Exercise instructions :: Extract the complete listing and repeat it word for word.

───── Records for the task

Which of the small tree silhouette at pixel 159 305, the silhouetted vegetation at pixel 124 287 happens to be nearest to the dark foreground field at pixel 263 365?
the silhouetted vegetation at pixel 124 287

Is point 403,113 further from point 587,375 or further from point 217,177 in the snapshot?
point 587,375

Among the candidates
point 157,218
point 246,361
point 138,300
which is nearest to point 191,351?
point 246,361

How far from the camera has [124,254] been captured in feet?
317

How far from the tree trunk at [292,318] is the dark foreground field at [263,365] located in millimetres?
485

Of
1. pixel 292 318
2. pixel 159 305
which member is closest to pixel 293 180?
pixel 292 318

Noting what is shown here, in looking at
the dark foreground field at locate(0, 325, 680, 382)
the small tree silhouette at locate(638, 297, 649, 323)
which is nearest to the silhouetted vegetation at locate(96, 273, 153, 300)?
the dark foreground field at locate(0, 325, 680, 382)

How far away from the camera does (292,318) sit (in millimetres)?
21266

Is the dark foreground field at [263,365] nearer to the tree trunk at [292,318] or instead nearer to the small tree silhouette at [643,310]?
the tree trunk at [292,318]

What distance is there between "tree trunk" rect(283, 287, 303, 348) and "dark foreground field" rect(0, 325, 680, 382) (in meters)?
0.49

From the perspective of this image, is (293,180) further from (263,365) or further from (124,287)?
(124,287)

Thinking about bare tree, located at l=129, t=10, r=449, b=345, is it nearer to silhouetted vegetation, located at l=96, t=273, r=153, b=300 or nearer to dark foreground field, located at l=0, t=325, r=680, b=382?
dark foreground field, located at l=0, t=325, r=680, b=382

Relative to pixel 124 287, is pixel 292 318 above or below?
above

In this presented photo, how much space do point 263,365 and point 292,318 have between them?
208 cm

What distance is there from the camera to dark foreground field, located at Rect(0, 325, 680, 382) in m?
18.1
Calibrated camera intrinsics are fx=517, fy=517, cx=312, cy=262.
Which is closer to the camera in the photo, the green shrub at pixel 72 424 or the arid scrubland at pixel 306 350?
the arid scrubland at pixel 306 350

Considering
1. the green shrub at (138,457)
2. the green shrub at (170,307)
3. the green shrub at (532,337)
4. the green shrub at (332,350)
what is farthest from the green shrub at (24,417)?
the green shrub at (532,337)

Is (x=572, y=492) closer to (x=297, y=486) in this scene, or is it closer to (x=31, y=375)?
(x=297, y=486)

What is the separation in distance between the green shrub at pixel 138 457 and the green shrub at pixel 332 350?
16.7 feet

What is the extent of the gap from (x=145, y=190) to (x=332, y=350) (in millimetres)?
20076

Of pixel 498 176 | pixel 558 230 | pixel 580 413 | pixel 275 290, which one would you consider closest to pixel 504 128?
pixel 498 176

──────────

Result below ::
Which of the small tree silhouette at pixel 159 305, the silhouetted vegetation at pixel 124 287 happens to be nearest to the dark foreground field at pixel 263 365?
the silhouetted vegetation at pixel 124 287

Is point 403,113 further from point 587,375 or further from point 217,177 in the snapshot?
point 587,375

Among the candidates
point 157,218
point 246,361
point 138,300
which is nearest to point 191,351?
point 246,361

How far from the camera has [124,254] been captured in feet?
317

How far from the tree trunk at [292,318] is the dark foreground field at [263,365] located in millimetres?
485

Of
1. pixel 292 318
2. pixel 159 305
which member is closest to pixel 293 180?
pixel 292 318

Noting what is shown here, in looking at
the dark foreground field at locate(0, 325, 680, 382)
the small tree silhouette at locate(638, 297, 649, 323)
which is nearest to the silhouetted vegetation at locate(96, 273, 153, 300)?
the dark foreground field at locate(0, 325, 680, 382)

How far away from the camera does (292,318) sit (in millimetres)?
21266

Is the dark foreground field at [263,365] nearer to the tree trunk at [292,318] or instead nearer to the small tree silhouette at [643,310]?
the tree trunk at [292,318]

What distance is there between "tree trunk" rect(283, 287, 303, 348) and "dark foreground field" rect(0, 325, 680, 382) (in meters)?
0.49

From the perspective of this image, is (293,180) further from (263,365) or further from (124,287)?
(124,287)

Thinking about bare tree, located at l=129, t=10, r=449, b=345, is it nearer to silhouetted vegetation, located at l=96, t=273, r=153, b=300 or nearer to dark foreground field, located at l=0, t=325, r=680, b=382?
dark foreground field, located at l=0, t=325, r=680, b=382

Relative to pixel 124 287, is pixel 292 318 above or below?
above

In this presented photo, how much space do point 263,365 and point 292,318 have between them?
208 cm

What distance is there from the camera to dark foreground field, located at Rect(0, 325, 680, 382) in m?
18.1
Calibrated camera intrinsics are fx=517, fy=517, cx=312, cy=262.
Which is closer to the camera in the photo, the green shrub at pixel 72 424 or the arid scrubland at pixel 306 350?
the arid scrubland at pixel 306 350

Considering
1. the green shrub at (138,457)
2. the green shrub at (170,307)
3. the green shrub at (532,337)
4. the green shrub at (332,350)
what is farthest from the green shrub at (24,417)?
the green shrub at (532,337)

Is (x=572, y=492) closer to (x=297, y=486) in this scene, or is it closer to (x=31, y=375)?
(x=297, y=486)

What is the separation in distance between the green shrub at pixel 138 457 and the green shrub at pixel 332 350?
16.7 feet

What is the extent of the gap from (x=145, y=190) to (x=332, y=350) (in millimetres)?
20076

Of pixel 498 176 | pixel 558 230 | pixel 580 413 | pixel 275 290, which one would you consider closest to pixel 504 128?
pixel 498 176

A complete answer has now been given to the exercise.